The use that Doctor Glysson assigneth to the Spermatick Arteries, * 1.4 is only to impart heat to the Testicles, and nothing in reference to generate the Seminal Matter. But with the permission of this Learned Author, the Preparing Arteries, do contribute to the production of the Semen, by reason they transmit a Serous and Chymous Liquor, associated with the Fibrous parts of the Blood, into the Testicles, wherein a separation is made of the delicate, the Crystalline Liquor, and Milky parts not assimilated into Blood; which I conceive, is the Materia Substrata productive of Seminal Liquor, which is generated in great quantity in Lustful Persons, highly indulging Venery, and cannot totally proceed from Nervous Liquor, moving very slowly, and in small quantity, between the Filaments of the small Nerves, belonging to the Testicles.
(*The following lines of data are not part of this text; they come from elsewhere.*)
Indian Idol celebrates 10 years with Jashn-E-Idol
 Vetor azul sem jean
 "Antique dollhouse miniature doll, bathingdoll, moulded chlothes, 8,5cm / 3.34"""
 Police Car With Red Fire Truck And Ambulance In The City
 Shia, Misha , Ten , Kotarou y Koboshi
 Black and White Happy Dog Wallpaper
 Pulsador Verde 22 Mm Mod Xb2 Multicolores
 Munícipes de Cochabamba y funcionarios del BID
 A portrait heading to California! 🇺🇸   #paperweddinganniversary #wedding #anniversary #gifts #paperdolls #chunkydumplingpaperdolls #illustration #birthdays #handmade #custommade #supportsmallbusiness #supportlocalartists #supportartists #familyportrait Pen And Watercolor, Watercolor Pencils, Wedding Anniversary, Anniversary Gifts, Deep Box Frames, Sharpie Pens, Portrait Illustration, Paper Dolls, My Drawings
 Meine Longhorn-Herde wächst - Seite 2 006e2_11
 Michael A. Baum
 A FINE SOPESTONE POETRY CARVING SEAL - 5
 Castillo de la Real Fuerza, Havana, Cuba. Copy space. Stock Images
But of this, with your leave, I will take the freedom to give a more full account in a subsequent Discourse, concerning the generation of Seminal Liquor.

Having discoursed the Origen and Progress of the Preparing Arteries, * 1.5 it followeth in course to Treat of their Associates, the Spermatick Veins, which do equal the Arteries in number, and exceed them in bigness, as it is manifest in most Men, according to Ocular Demonstration, to any Per∣son, that curiously enquireth into the secrets of Nature.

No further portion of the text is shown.